US carriers did use a system with a rotation radio transmitter tath sent a more code letter depending compass direction of the transmitter. It was a 30 degrees segment per letter and the antenna rotates twice per minute.

The carrier airplanes have receivers and by just listening to the Morse code letter they could determine in what compass direction it was located. They changed the letter in a specific direction every day so the enemy could not use it.

So a pilot could just listen to the radio and receive a Morse code H. If that letter today was for 210 to 240 degrees he would need to fly in the reciprocal direction of between 30 and 60 degrees. So fly in that compass direction you go towards the carrier.

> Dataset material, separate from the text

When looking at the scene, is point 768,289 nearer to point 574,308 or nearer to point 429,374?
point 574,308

https://www.mission4today.com/index.php?name=Knowledge_Base&file=print&kid=704&page=1

I would be quite surprised if modern carrier aircraft require GPS to fly back to the carrier. There has to be some backup system that can be used if the GPS system is destroyed during a war.

Anonymous 0 Comments

There _were_ scrambled homing beacons available – [the navy ZB-series of homing adapters (the rest of the system were AN/ARR, ARC-5 blah blah)](https://en.wikipedia.org/wiki/AN/ARC-5).

[Here’s a good breakdown of how they worked.](http://www.skywaves.ar88.net/Presentations/YE-ZB%20Presentation.pdf) – basically, as the homing transmitter on the carrier rotated, twice a minute, the morse letters it broadcast changed every 30 degrees. The morse letter would correspond to a compass heading that the pilot had to fly to get back to the carrier.

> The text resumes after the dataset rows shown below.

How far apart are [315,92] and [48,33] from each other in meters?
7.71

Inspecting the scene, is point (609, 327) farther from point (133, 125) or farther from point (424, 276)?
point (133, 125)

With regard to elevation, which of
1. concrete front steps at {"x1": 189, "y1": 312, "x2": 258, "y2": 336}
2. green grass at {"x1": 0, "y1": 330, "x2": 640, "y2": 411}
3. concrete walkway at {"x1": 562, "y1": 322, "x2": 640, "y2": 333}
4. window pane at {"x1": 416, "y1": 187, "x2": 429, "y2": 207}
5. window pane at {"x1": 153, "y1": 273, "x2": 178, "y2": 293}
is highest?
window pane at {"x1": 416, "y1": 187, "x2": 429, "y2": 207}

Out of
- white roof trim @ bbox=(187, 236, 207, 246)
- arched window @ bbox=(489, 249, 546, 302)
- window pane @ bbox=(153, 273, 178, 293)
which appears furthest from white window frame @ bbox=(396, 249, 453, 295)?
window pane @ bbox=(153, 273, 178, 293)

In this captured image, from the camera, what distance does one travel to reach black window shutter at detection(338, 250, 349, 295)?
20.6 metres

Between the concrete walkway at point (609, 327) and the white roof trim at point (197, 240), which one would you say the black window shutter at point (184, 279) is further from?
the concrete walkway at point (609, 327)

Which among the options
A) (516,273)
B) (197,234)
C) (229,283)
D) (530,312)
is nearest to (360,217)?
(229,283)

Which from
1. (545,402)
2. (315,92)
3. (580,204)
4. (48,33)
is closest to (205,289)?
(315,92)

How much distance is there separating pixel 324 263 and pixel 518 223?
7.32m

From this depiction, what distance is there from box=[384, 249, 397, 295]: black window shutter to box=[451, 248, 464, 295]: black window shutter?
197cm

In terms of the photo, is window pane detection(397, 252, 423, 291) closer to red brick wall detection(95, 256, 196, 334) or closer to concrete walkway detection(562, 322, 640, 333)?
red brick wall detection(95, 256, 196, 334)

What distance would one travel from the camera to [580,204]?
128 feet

So as you flew, every 30 seconds your ZB receiver would blip out a morse code letter. You check your decode card for the letter and that gives you a rough 30 degree cone heading back to the boat. As you drift through those heading cones or the carrier moves the letters change and by the time they’re changing rapidly you probably have the boat or one of its escorts in sight.

But, there were other ways – some naval aircraft (torpedo bombers and the like) would have multiple crewmen, one of whom could do radio navigation, dead reckoning w/ a map and/or a crude calculator thing (like a compass crossed with a slide rule) using your heading OUT from the carrier, your speed, carrier’s heading, ITS speed etc.

Anonymous 0 Comments

Primarily, radio beacons (that is the aircraft carrier transmits a signal and the airplane had equipment that could figure out the direction of the signal, so just fly in that direction until you find the aircraft carrier.

Later, they had LORAN, which worked kind of like GPS, but without the satellites. That would let you figure your location close enough to get to the radio beacon.

I think for most of WWII, they just didn’t stray that far from land or the carrier unless they had LORAN.

After WWII they started coming out with inertial navigators which perform dead reckoning and let you figure out your position with only your starting position known.

Anonymous 0 Comments

You would typically have someone write down all the directions and speeds as you go along and then calculate your position. This does require accurate wind measurements which were often broadcasted by radio from one of the ships or nearby islands. For shorter trips of an hour or two from an aircraft carrier you could just assume the wind did not change. When you returned you would still not expect to find it directly but the fleet would often spread out a bit so you might spot a patrol aircraft, a destroyer screening the fleet or the wake of one of the ships. This was not easy work. You often needed a dedicated navigator in the airplane or at least in the formation as the task of both flying and navigating was too much. And even then pilots got lost from time to time. Even into the 70s pilots lost track of where their aircraft carrier were and had to ditch the aircraft due to a lack of fuel.

One improvement that came during WWII was the invention of directional beacon. This was first developed fully by the Germans to guide bombers to their targets. But they can be used by aircraft carriers as well to help their pilots find the way. However they are careful about doing this as it does not just help your lost pilots find their way home but is also used by enemy pilots to find you.

Anonymous 0 Comments

Not exactly your question, but passenger and cargo planes used celestial navigation at sea up until around the 1960s. Some of the earliest 747s had a sextant port built in.